**INPUT RECORDS**
○ ○ ○ ○

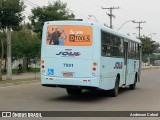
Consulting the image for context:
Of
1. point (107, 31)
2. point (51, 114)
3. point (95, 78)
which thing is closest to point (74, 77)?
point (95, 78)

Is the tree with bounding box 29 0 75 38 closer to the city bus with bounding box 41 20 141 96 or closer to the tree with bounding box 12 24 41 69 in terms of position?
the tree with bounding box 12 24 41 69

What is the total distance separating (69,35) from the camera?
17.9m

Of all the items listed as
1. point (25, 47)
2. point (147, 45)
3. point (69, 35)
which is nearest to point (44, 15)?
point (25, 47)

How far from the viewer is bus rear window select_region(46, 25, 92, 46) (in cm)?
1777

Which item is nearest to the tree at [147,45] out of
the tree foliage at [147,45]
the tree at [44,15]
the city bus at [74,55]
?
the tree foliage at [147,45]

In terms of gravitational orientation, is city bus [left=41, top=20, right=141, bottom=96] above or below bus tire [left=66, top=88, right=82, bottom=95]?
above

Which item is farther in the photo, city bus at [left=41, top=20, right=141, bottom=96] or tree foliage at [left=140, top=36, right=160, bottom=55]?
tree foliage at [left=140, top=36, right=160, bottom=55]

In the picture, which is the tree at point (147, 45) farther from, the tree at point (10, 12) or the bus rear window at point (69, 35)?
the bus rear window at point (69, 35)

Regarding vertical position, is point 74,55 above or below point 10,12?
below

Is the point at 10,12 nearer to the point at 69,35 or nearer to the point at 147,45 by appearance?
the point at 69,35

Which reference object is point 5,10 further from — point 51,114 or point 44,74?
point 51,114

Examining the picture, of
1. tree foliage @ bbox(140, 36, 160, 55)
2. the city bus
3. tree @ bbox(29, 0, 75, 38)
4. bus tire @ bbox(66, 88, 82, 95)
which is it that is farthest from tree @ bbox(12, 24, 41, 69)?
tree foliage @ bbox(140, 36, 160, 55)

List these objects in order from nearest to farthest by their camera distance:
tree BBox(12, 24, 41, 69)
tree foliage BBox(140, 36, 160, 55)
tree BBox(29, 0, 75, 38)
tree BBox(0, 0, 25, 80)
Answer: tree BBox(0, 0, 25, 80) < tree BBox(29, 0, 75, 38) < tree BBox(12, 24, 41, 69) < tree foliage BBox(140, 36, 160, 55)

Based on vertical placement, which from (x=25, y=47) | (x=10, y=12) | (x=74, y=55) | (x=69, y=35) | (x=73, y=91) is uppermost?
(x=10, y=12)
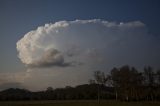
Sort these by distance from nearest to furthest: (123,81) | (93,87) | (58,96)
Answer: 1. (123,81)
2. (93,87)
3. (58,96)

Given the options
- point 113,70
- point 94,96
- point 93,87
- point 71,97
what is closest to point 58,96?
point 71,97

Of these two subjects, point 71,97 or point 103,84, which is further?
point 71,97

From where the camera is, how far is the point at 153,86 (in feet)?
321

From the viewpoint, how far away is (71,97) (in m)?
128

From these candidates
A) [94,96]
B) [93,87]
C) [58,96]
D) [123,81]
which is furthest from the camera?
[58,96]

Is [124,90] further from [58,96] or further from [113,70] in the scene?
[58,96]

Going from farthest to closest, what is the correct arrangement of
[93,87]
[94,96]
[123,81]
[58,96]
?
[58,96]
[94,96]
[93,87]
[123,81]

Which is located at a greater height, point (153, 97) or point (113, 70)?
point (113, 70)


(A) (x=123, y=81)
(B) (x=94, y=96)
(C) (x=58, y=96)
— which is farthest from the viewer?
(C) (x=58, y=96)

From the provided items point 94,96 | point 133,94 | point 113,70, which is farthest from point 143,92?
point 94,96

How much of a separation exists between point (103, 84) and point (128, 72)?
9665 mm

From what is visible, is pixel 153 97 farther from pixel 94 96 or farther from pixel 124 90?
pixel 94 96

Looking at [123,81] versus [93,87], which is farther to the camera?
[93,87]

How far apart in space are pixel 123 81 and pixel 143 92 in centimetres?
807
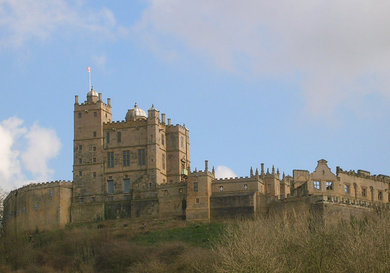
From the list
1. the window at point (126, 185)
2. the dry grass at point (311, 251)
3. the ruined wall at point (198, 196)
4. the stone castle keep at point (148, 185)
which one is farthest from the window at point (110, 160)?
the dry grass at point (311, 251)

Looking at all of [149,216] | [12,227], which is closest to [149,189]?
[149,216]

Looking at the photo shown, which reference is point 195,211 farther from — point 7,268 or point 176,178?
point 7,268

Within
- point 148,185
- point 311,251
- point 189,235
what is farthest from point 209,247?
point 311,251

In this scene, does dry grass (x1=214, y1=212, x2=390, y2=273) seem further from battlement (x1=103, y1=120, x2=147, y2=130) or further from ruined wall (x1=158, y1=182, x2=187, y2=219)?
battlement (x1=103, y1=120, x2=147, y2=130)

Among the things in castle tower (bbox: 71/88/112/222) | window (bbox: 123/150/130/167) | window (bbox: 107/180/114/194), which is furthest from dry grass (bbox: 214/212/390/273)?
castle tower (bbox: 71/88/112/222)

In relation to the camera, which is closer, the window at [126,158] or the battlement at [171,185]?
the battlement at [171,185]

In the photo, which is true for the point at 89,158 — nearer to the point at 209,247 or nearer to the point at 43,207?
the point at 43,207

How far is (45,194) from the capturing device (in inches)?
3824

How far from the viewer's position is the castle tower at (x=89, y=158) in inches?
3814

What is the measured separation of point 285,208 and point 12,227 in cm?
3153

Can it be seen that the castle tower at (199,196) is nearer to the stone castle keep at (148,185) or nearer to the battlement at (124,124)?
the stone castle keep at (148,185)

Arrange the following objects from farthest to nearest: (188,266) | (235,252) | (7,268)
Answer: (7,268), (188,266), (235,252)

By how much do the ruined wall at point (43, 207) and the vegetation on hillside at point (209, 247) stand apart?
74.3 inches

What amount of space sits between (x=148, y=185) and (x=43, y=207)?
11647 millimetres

○ ○ ○ ○

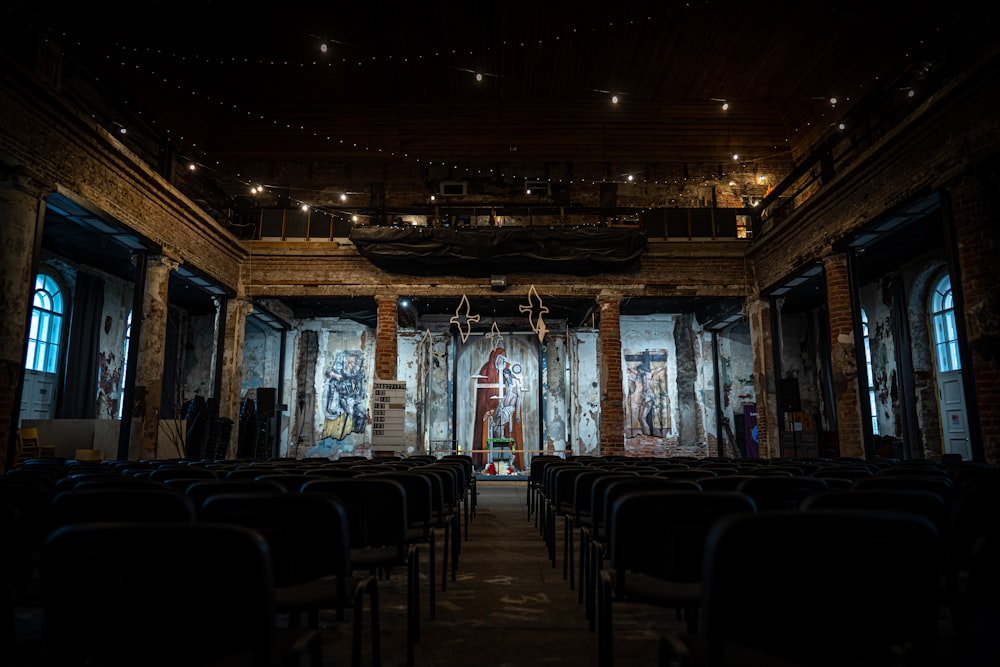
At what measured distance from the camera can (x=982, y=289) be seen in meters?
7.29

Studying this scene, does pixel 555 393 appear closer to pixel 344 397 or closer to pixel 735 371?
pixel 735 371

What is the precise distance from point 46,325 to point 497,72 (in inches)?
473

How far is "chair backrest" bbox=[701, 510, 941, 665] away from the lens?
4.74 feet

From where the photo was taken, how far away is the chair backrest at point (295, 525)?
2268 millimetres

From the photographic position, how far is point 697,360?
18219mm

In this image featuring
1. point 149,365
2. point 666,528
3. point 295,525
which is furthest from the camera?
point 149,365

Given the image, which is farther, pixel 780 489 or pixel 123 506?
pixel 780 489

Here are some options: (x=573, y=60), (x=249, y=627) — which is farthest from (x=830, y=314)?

○ ○ ○ ○

**PROBLEM DETAILS**
Copy the data above verbatim, beginning at the line that contains "How far from the viewer's" and stopping after the line that contains "Answer: (7,268), (188,266), (235,252)".

**REPLY TO THE EXERCISE**
How far from the viewer's position is the castle tower at (x=89, y=158) in inches?
3814

What is the measured separation of point 285,208 and point 12,227 in cm?
3153

Can it be seen that the castle tower at (199,196) is nearer to the stone castle keep at (148,185) or nearer to the battlement at (124,124)?
the stone castle keep at (148,185)

Arrange the following objects from farthest to nearest: (188,266) | (235,252) | (7,268)
Answer: (7,268), (188,266), (235,252)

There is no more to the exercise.